Introduction
Imagine shaking hands with a robot. If it’s a standard industrial arm, you might be terrified of it crushing your fingers. Its rigid metal skeleton and high-torque motors are designed for precision, not comfort. Now, imagine shaking a hand made of silicone—soft, compliant, and yielding to your touch. This is the promise of soft robotics: machines that are inherently safe and adaptable to the chaotic real world.
However, there is a catch. While soft robots are mechanically safer, they are notoriously difficult to control. A rigid robot has specific joints with encoders that tell the computer exactly where the arm is up to a fraction of a millimeter. A soft robot, on the other hand, is a continuum body—it can bend, twist, and deform in infinite ways. It has virtually infinite degrees of freedom. If you can’t measure exactly where the robot is (proprioception), how can you teach it to perform complex tasks like unscrewing a bottle or picking a blackberry?
In this post, we are diving deep into KineSoft, a groundbreaking framework presented by researchers at Carnegie Mellon University and the Bosch Center for AI. This paper tackles the “brain” problem of soft robotics. By developing a way for soft robots to “feel” their own shape and learn from human touch, KineSoft bridges the gap between the inherent safety of soft materials and the precision required for dexterous manipulation.
The Core Challenge: The “Body Schema” Problem
To understand why KineSoft is necessary, we first need to look at why standard robotics techniques fail with soft hands.
In rigid robotics, Imitation Learning is a popular technique. A human demonstrates a task (like moving a cup), and the robot records the trajectory of its joints. Later, it replays that trajectory or learns a policy to adapt it. This works because the mapping between the robot’s motors and its position is generally static and well-understood.
For soft robots, this breaks down for two reasons:
- State Representation: What is the “state” of a piece of rubber? It doesn’t have joints. We need a way to represent its complex, deforming shape mathematically.
- The Demonstration-Execution Gap: This is subtle but crucial. If you grab a soft robotic finger and wiggle it (demonstration), the internal sensors reading the deformation will output specific values. However, when the robot tries to move that finger itself by pulling on internal tendons (execution), the mechanics are different. The finger might achieve the same shape, but the internal stresses—and thus the sensor readings—might be different.
If you simply train a robot to mimic the sensor readings it felt during the human demonstration, it will fail when it tries to move itself. KineSoft solves this by teaching the robot to mimic the shape, not just the raw sensor data.
The KineSoft Framework
KineSoft is a hierarchical framework designed to enable kinesthetic teaching—where a human physically guides the robot to do a task—for soft robots.

As illustrated in Figure 1, the framework consists of three main pillars:
- Proprioceptive Shape Estimation: A deep learning model that translates raw sensor data into a 3D mesh of the robot’s shape.
- Imitation Policy: A diffusion-based AI that observes the world and decides what shape the hand should be in to complete a task.
- Shape-Conditioned Controller: A low-level control loop that actuates the motors to achieve that desired shape.
Let’s break these down, starting with the hardware.
1. The Hardware: The MOE Hand
The researchers utilized a Multifinger Omnidirectional End-effector (MOE).
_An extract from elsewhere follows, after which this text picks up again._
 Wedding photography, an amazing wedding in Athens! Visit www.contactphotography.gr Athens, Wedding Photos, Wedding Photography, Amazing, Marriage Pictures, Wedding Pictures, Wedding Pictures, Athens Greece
The key innovation here isn’t just the soft silicone body, but the sensors embedded inside it. They integrated conductive elastic rubber sensors directly into the fingers. As the finger bends or twists, these sensors stretch, changing their electrical resistance.
This gives the robot raw data about its internal strain, but raw resistance values are just noisy numbers. The robot needs to translate these numbers into a mental model of its physical body.
2. Learning to “Feel” Shape (Proprioception)
How do you go from a list of electrical resistance values to a full 3D mesh of a finger? The authors propose a neural network architecture based on FoldingNet.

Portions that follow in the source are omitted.